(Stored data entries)
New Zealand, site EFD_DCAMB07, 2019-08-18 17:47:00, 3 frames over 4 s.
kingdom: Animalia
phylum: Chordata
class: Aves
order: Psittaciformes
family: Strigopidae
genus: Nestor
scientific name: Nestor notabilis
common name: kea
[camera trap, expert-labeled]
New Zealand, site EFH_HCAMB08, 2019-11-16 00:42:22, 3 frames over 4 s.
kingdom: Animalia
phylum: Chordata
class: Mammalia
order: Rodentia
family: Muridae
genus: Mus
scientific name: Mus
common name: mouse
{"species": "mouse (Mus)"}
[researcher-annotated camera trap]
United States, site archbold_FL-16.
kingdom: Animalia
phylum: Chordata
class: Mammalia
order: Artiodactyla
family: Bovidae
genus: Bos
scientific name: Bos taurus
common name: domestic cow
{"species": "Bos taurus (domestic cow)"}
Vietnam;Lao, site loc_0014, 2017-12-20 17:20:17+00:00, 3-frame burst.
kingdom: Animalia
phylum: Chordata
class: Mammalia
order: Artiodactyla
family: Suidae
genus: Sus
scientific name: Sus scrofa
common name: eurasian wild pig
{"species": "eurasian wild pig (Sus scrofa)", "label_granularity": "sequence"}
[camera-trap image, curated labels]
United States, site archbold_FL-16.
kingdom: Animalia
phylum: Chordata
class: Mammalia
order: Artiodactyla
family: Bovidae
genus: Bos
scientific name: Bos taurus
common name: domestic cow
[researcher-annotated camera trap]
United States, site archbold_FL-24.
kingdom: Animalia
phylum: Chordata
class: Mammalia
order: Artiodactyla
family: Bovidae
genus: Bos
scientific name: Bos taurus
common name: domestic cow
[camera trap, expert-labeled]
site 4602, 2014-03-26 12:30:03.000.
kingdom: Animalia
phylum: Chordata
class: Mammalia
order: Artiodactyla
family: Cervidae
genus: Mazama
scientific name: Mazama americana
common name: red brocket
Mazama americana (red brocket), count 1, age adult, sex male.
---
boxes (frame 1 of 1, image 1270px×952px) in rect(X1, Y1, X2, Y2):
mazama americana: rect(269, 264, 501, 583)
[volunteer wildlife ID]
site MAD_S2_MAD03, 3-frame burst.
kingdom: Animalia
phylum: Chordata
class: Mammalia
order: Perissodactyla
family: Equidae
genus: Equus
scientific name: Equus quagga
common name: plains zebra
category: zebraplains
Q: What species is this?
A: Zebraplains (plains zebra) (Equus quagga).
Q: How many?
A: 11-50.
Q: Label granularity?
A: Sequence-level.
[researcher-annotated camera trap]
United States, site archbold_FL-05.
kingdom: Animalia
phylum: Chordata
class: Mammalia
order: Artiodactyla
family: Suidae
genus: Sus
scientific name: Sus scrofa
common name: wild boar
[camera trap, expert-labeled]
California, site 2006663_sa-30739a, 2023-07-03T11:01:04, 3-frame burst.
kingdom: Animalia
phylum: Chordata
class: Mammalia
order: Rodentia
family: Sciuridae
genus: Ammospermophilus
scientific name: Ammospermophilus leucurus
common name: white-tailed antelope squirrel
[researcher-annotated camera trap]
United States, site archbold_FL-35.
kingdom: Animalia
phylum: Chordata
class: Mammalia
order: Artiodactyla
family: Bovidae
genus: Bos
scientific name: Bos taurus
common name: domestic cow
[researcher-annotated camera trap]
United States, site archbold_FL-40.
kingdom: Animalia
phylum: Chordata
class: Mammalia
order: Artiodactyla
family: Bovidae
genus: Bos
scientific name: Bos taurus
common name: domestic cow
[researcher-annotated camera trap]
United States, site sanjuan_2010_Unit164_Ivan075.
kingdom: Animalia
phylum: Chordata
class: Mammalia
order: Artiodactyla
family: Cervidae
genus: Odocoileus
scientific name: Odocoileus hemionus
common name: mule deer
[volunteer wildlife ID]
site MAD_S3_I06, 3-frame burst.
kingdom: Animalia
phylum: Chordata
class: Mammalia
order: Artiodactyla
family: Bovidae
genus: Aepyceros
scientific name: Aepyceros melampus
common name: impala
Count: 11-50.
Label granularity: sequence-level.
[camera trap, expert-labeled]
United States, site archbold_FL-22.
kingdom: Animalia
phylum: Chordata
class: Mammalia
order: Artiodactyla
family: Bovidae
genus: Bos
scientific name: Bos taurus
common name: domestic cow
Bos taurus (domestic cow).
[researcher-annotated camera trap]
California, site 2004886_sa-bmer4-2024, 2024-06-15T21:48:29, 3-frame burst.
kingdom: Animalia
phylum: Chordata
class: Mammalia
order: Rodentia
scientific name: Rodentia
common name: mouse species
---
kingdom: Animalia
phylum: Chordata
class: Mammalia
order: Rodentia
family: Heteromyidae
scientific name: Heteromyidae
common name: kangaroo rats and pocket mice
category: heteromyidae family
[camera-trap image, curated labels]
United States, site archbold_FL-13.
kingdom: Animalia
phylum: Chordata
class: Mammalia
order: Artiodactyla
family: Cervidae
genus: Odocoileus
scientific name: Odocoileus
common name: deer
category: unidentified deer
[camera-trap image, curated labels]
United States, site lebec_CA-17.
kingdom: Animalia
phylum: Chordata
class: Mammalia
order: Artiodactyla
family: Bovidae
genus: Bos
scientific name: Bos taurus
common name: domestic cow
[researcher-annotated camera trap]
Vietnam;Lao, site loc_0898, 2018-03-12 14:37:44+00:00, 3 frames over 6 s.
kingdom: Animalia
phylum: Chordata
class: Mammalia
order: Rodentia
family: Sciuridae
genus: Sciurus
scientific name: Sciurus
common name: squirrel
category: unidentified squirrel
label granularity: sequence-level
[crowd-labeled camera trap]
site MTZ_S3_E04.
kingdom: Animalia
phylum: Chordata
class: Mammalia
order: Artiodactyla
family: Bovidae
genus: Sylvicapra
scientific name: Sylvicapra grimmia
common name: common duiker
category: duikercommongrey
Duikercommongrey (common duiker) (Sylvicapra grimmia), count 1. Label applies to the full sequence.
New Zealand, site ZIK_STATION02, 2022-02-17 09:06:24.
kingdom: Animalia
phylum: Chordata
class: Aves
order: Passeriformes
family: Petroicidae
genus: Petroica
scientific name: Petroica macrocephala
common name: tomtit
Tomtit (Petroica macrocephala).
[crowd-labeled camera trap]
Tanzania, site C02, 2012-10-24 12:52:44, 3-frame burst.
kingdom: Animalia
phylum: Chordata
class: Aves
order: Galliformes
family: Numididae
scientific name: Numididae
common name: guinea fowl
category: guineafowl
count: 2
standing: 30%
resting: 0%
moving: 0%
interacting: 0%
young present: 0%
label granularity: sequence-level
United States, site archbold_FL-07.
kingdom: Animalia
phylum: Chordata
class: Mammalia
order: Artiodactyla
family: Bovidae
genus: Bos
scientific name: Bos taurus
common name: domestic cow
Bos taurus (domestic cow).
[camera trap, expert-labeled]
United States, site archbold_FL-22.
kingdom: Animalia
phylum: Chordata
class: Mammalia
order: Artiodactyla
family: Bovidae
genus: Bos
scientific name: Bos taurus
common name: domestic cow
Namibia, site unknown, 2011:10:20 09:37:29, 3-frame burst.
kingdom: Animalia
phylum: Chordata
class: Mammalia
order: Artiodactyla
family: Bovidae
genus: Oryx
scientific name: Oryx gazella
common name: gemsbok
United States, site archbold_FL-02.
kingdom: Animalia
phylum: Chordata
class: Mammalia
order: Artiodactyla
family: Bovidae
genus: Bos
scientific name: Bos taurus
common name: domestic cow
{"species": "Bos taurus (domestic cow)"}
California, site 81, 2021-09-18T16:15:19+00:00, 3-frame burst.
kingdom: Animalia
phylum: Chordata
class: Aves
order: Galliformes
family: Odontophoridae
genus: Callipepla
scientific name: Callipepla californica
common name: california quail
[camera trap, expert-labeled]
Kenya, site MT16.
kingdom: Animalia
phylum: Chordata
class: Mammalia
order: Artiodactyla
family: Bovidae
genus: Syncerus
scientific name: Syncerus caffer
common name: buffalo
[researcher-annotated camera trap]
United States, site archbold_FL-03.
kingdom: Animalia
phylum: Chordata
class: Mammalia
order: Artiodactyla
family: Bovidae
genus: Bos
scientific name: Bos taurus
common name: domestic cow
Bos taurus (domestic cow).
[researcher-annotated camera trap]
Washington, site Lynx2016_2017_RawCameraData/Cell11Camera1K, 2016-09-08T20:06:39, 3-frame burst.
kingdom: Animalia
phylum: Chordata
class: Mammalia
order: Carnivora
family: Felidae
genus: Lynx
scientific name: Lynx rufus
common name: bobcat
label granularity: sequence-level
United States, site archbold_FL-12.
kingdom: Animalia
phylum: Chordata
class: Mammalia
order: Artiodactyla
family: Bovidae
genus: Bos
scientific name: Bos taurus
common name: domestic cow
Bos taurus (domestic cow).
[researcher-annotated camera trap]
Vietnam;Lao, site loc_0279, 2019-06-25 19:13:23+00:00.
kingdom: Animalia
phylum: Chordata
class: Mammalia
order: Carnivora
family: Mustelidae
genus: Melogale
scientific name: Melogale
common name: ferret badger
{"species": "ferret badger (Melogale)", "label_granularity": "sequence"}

▸ **WORK ORDER**
Return a copy of each line in the records above that has "Odocoileus" in it.

▸ **YOUR SOLUTION**
genus: Odocoileus
scientific name: Odocoileus hemionus
genus: Odocoileus
scientific name: Odocoileus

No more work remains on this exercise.